Ahmet Güneştekin “Gâvur Mahallesi” sergisiyle İzmir’de

Ahmet Güneştekin’in “Gâvur Mahallesi” sergisi, 3 Kasım 2022 – 5 Mart 2023 tarihlerinde İzmir Kültürpark’ta açılıyor. Güneştekin Vakfı ve İzmir Büyükşehir Belediyesi’nin işbirliğiyle açılan sergi, sanatçının “mübadele” ana teması çevresinde göç ve yerinden edilmelerin tarihine odaklanan farklı disiplinlerden çalışmalarını bir araya getiriyor.

Küratörlüğünü Şener Özmen’in üstlendiği “Gâvur Mahallesi” sergisinde, sanatçının nesneleri kullandığı tamamen mekâna özgü büyük boyutlu enstalasyonları ve video işleriyle birlikte metal formları taşla tamamladığı heykel çalışmaları sergilenecek. Sergi, “belirli bir tanım üzerinden genellenen grupların sosyal, kültürel, mekânsal veya etnik olarak birbirlerinden ayrılmaları ve farklı siyasetlere tabi tutulmaları” anlamına gelen mübadelenin altında yatan düşünceyi sorguluyor.

Ege coğrafyasının her iki yakasında yaşanmış mübadeleyi, yirminci yüzyıla damgasını vuran ve giderek dünyaya yayılan zorunlu göçlerle ilişkilendirerek çok katmanlı bir anlatım sunuyor.

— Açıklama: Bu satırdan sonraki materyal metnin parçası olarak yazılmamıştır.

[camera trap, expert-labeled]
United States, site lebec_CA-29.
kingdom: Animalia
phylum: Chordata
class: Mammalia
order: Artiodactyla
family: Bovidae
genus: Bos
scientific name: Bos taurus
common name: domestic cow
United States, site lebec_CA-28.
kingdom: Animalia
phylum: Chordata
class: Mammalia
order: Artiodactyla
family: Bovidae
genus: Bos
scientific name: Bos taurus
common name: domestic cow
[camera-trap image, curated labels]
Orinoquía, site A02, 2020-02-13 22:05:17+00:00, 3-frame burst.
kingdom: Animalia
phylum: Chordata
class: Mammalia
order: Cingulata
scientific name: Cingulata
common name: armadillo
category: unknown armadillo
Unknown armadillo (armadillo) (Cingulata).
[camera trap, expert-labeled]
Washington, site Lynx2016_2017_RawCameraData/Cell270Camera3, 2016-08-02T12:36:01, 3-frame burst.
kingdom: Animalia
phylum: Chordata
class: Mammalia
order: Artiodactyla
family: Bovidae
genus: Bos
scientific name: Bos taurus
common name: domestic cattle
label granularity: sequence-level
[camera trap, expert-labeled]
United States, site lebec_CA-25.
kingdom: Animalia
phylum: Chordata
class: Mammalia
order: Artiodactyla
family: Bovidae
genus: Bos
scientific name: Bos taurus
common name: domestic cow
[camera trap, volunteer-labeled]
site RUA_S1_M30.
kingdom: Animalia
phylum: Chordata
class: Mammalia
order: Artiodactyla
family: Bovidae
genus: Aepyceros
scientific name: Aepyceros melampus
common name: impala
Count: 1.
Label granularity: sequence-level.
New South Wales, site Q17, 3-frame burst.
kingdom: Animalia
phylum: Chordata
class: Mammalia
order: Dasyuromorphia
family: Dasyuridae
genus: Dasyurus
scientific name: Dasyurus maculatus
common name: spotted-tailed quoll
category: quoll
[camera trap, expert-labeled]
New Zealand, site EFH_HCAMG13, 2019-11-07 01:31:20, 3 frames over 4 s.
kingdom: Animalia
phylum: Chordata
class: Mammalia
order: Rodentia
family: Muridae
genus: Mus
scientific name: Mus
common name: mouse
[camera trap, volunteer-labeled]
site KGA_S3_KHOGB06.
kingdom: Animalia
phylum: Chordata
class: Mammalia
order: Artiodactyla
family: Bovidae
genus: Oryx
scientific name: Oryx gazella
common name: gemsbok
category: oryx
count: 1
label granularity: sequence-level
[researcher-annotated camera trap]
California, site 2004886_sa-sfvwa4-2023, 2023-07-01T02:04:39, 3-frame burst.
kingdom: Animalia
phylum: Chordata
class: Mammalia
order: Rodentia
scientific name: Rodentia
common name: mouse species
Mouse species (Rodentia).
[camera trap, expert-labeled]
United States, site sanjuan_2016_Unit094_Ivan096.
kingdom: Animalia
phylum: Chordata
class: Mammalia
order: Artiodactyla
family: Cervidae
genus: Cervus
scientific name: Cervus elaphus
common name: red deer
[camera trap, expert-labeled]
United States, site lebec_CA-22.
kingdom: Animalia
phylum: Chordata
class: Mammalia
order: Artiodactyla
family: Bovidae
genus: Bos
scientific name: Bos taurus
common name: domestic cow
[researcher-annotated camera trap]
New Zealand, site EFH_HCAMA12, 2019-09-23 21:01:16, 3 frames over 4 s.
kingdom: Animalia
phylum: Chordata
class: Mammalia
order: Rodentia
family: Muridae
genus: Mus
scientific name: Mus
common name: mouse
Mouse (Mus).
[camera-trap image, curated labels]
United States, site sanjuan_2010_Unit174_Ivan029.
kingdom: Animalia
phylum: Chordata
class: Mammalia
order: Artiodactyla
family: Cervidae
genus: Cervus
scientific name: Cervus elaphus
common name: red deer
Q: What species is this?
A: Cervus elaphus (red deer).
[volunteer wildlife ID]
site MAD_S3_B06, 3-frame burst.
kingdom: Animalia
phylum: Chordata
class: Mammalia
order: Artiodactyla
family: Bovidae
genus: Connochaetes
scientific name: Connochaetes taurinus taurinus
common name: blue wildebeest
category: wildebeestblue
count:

Diyarbakırlı Ermeni yazar Mıgırdiç Margosyan’ın “Gâvur Mahallesi” isimli kitabıyla aynı adı taşıyan sergi, kültürel çeşitliği vurguluyor ve aynı coğrafyadan insanların yirminci yüzyılın düzeninde etnik sınırları tanımlayan dinden daha derin bağları paylaştığını vurguluyor.

Güneştekin, mübadele ve ardından yaşanan tüm kitlesel yerinden edilmelerde olduğu gibi, ayrıştırıcı uygulamaların toplumları küçümseyen yönünün, uluslararası mülteci ve göçmen dalgalarıyla daha görünür hale geldiğini düşünüyor.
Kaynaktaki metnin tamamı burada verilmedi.